SNP councillor Katie Hagmann, Cosla's resources spokesperson, said: "The messaging is that there is more money for essential services each year despite this not being the case, with councils asking communities about where they want to see cuts and reductions if essential services, like schools, roads, waste collection, child and adult protection, environmental health and social care are to continue to be delivered, every day of every year."
Cosla, which represents the country's 32 local authorities, says "early and proactive discussions" are needed to "avoid an annual public argument about the reality of what can and cannot be afforded by councils".
It sought a £1bn real-terms increase from the Scottish Government and says the £38m received is "simply not good enough". Cosla claims that while local government spending decisions are "increasingly directed by the Scottish Government", the way council finances are laid out by the government is "potentially confusing for the general public".
Hagmann said: "In 2013-14, the local government funding settlement was worth £10.3bn. Looking to 22-23 the Scottish Government provided £12.5bn. This does equate to a £2.2bn cash increase. However, that increase is heavily ringfenced and directed funding for core services and local priorities has stayed the same."

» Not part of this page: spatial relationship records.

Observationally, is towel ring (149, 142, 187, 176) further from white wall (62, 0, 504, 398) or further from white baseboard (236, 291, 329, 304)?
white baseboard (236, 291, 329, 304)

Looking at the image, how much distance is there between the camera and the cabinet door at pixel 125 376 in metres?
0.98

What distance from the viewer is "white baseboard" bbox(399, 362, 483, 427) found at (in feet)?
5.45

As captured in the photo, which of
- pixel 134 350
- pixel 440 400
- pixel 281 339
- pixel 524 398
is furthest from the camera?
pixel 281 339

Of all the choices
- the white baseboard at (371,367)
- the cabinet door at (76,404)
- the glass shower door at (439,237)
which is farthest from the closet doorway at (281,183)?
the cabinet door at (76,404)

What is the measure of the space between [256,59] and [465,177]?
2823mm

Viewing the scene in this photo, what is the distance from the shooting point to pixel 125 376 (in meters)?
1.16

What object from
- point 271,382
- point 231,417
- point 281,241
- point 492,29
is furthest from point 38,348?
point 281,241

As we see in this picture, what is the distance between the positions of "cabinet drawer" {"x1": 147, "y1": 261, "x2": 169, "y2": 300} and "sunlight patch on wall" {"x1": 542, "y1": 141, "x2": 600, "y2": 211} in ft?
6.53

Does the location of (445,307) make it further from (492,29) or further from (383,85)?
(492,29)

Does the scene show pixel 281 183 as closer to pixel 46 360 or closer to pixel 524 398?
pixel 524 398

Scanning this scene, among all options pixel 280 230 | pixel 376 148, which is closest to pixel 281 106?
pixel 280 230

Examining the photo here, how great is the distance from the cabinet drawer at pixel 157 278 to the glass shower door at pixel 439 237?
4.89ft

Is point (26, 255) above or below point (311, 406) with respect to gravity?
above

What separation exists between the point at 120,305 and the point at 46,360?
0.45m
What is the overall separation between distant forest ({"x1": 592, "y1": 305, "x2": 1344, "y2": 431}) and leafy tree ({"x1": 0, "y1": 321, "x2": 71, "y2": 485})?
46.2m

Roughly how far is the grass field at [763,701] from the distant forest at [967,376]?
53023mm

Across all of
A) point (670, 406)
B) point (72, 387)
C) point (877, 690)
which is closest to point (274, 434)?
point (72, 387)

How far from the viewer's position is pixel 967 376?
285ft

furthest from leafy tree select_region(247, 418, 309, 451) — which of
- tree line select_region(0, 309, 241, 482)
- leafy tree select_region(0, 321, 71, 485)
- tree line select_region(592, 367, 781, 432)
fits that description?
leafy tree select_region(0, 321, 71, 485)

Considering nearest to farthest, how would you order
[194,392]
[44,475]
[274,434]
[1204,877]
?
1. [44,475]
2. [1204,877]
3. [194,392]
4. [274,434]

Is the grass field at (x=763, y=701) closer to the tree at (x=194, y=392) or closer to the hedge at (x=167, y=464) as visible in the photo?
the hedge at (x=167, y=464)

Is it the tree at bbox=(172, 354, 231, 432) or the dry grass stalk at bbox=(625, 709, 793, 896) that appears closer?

She went on: "For 2023-24, Scottish Government has stated that councils have seen a '£570m increase in their budgets' but the reality is, that only £38m of this can go towards pressures such as inflation, pay and service demand with the rest is for policy commitments that are already in the system, for example £100m to meet Real Living Wage commitments in social care."
The comments follow last week's publication by the Accounts Commission of a report into local government finance.
Responding to that paper, the Scottish Government said it recognised that councils face "challenging financial circumstances".
A spokesperson stated: "The Scottish Government's settlements from the UK Government have suffered a decade of austerity, with average real-terms cuts of more than five percent equating to a loss of £18bn.
"Despite this, local authority revenue funding is £2.2bn, or 22.9 percent higher in cash terms in the current financial year than it was in 2013-14.
"While ring-fenced funding is for increased investment in services like our schools and nurseries, local authorities will have autonomy to allocate over 93 percent or £12.3bn of the funding we will be providing in 2023-24, plus all locally raised income."